Heatplot showing Spearman’s correlations between microbial genera (filtered by a subject prevalence of 5%) and dietary information. Rows and columns are clustered by Euclidean distance and Ward linkage hierarchical clustering. The intensity of the colours represents the degree of association between the genera and the nutrients as measured by the Spearman’s correlations. Row bar is colour-coded by phylum. Asterisk indicates significant correlations after p-value correction (FDR < 0.05).

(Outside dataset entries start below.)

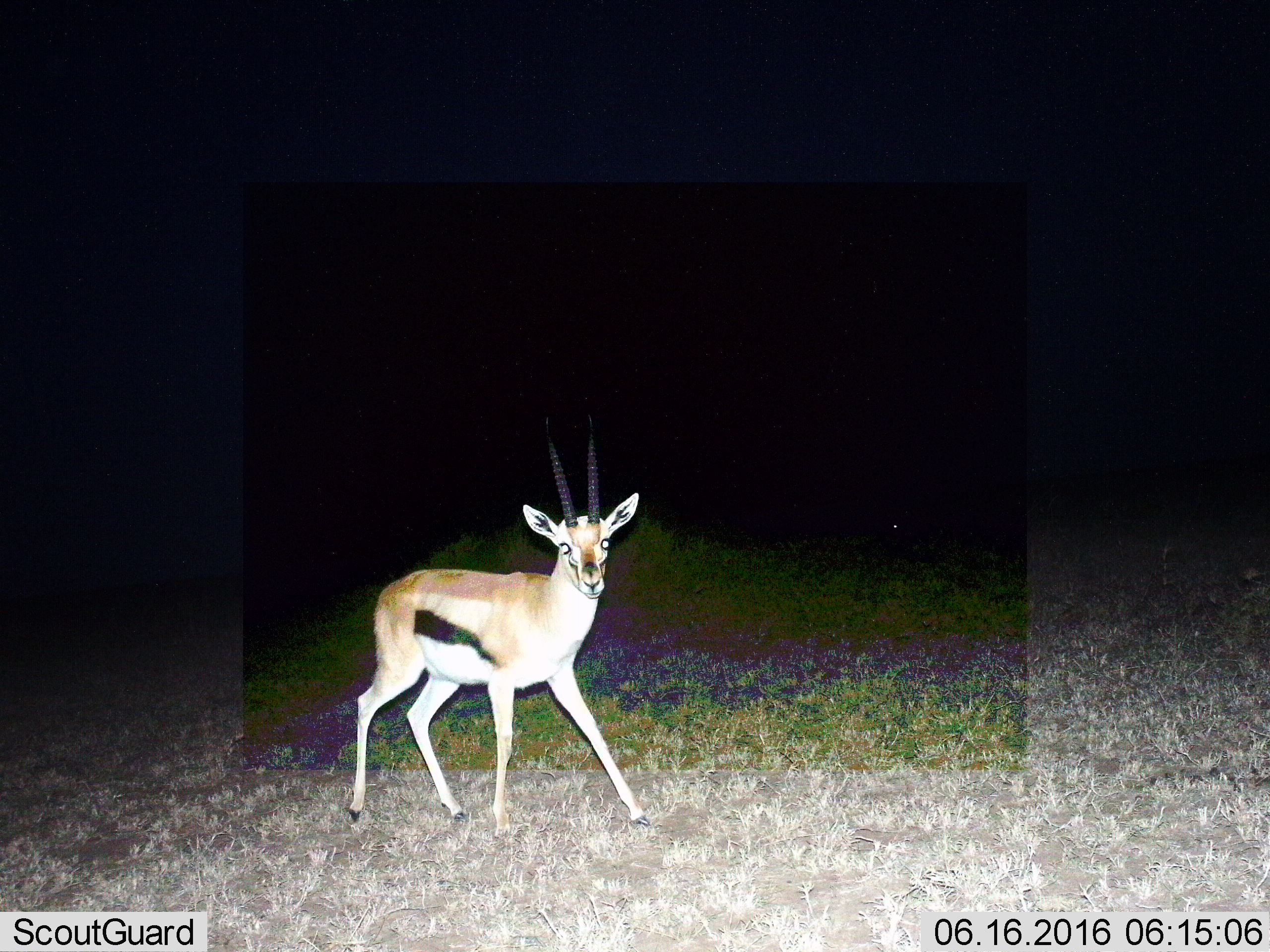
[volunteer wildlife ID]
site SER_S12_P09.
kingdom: Animalia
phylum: Chordata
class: Mammalia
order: Artiodactyla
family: Bovidae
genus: Eudorcas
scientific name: Eudorcas thomsonii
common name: thomson's gazelle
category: gazellethomsons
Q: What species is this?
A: Gazellethomsons (thomson's gazelle) (Eudorcas thomsonii).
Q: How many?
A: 1.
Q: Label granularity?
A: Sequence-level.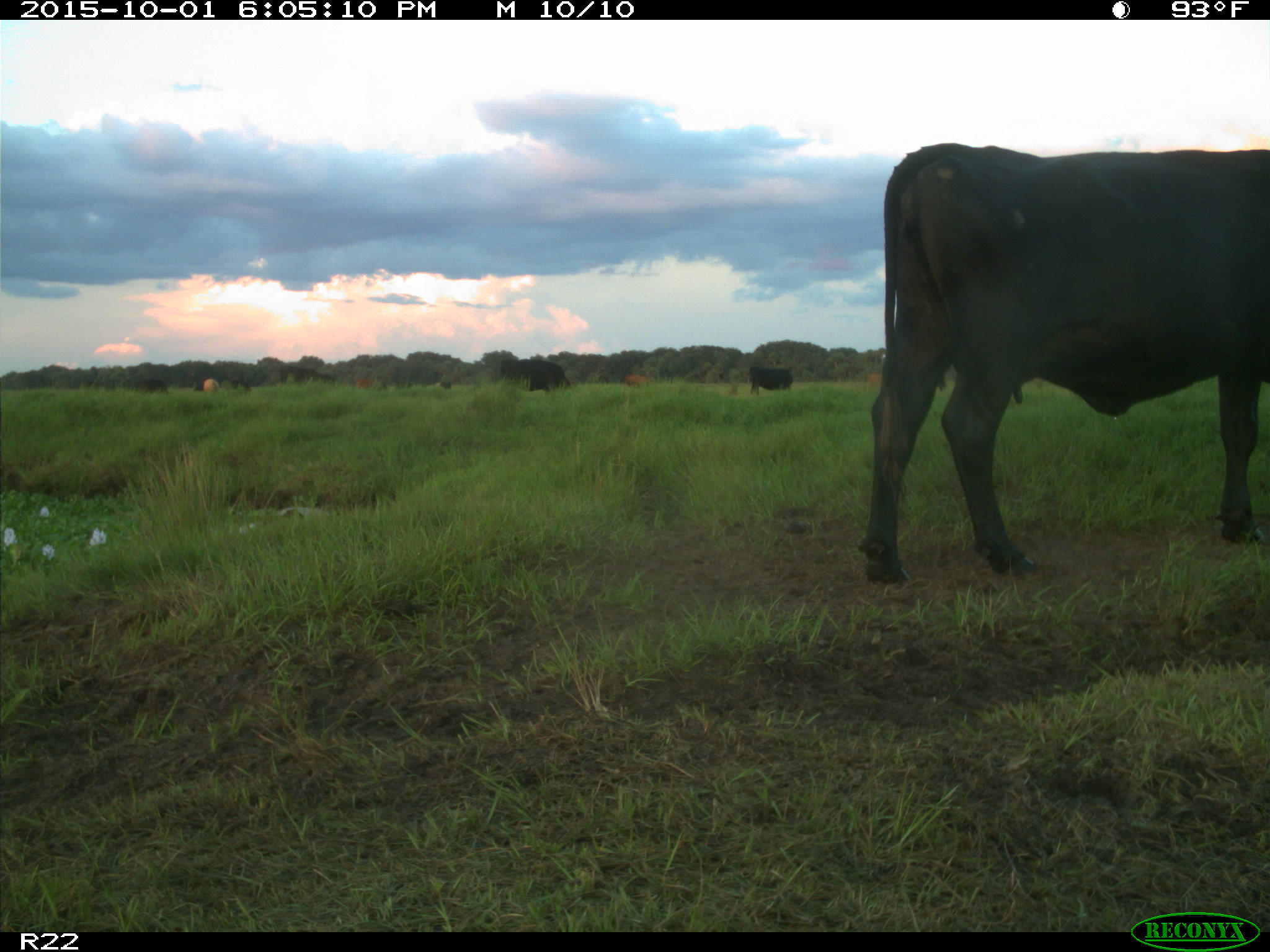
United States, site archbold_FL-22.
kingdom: Animalia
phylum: Chordata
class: Mammalia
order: Artiodactyla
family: Bovidae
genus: Bos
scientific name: Bos taurus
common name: domestic cow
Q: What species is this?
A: Bos taurus (domestic cow).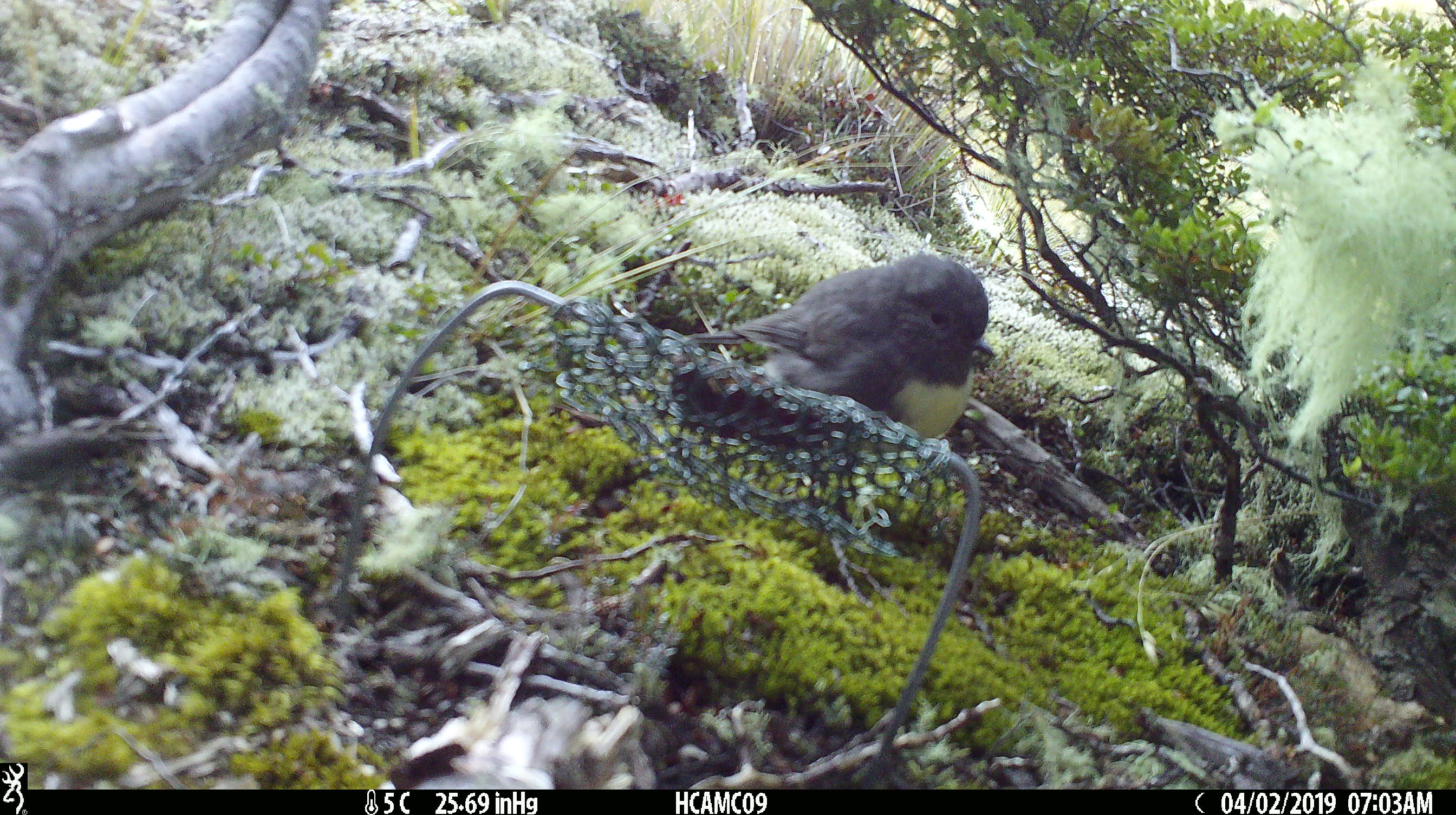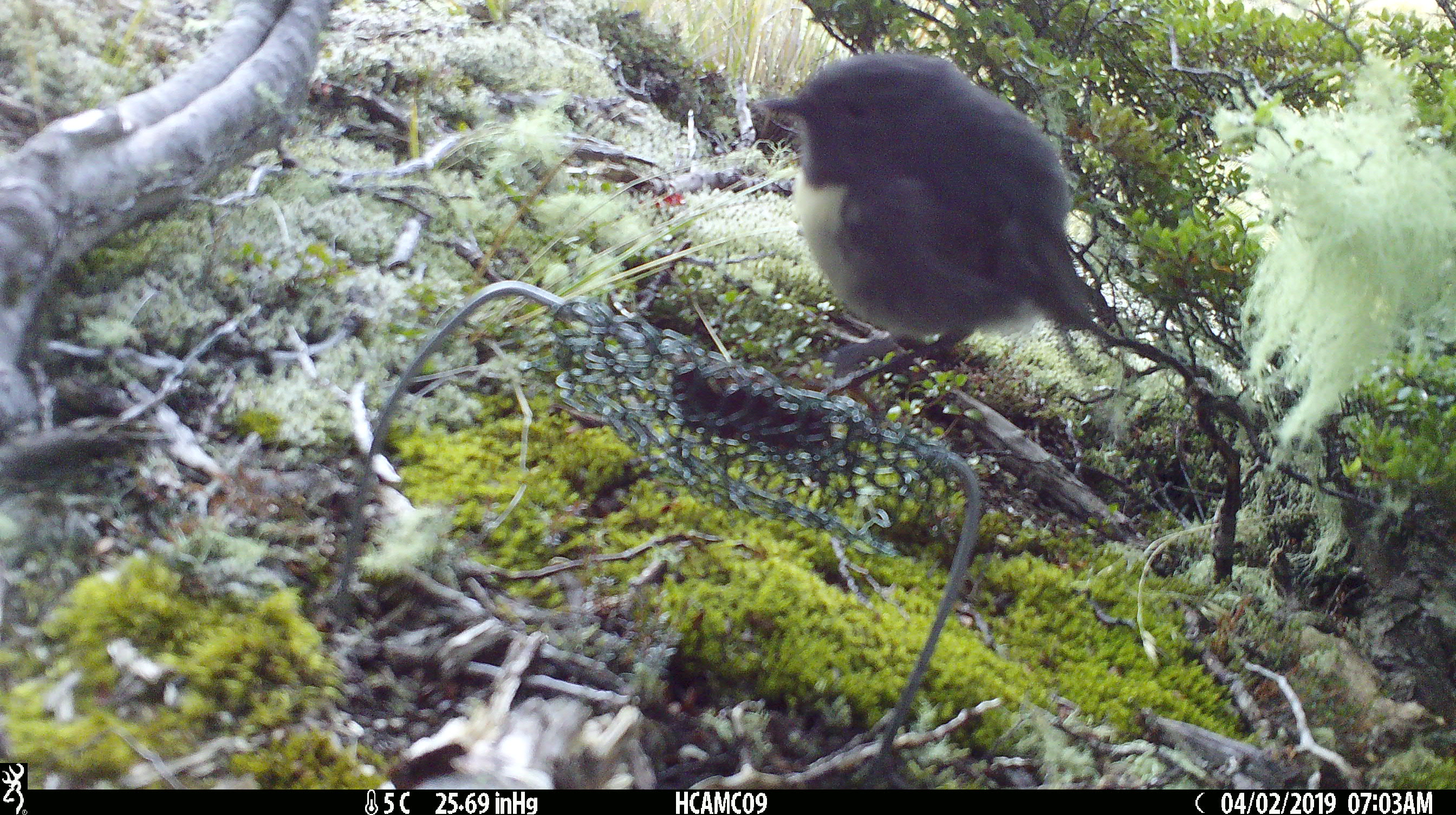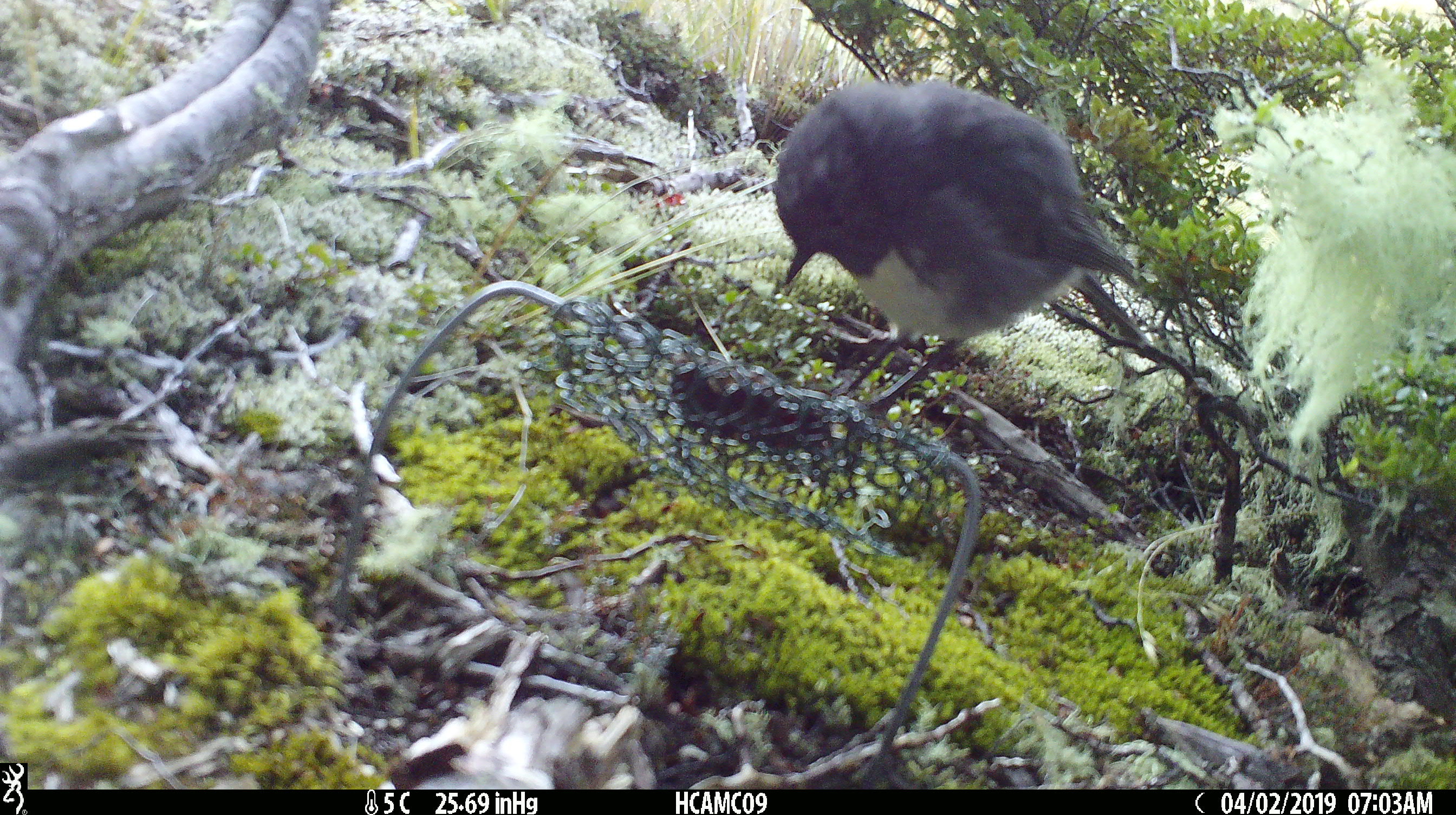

Carbohydrates, fiber and caloric intakes strongly correlated (R > 0.7) with several hydrocarbons (P < 0.001) (benzene, tricholoromethane and 1-octadecene), aldehydes (P < 0.003) (heptanal, nonanal and octanal) and alcohols (P < 0.045) (1-butanol, 1-propanol and phenol) (Figure S10). Calcium, phosphorum and iron intakes showed the highest positively correlations (R > 0.7) with furans (P < 0.031), acetone (P < 0.002), ethyl acetate (P < 0.002), 2-butanone (P < 0.006) and 3-methyl-2-butanone (P < 0.009). Furans, acetone, ethyl acetate, 2-butanoneand 3-methyl-2-butanone were also correlated (R > 0.54; P < 0.042) with the intake of proteins. Lipids were strongly correlated with acetone (R = 0.764; P = 0.001) and toluene (R = 0.617, P = 0.032).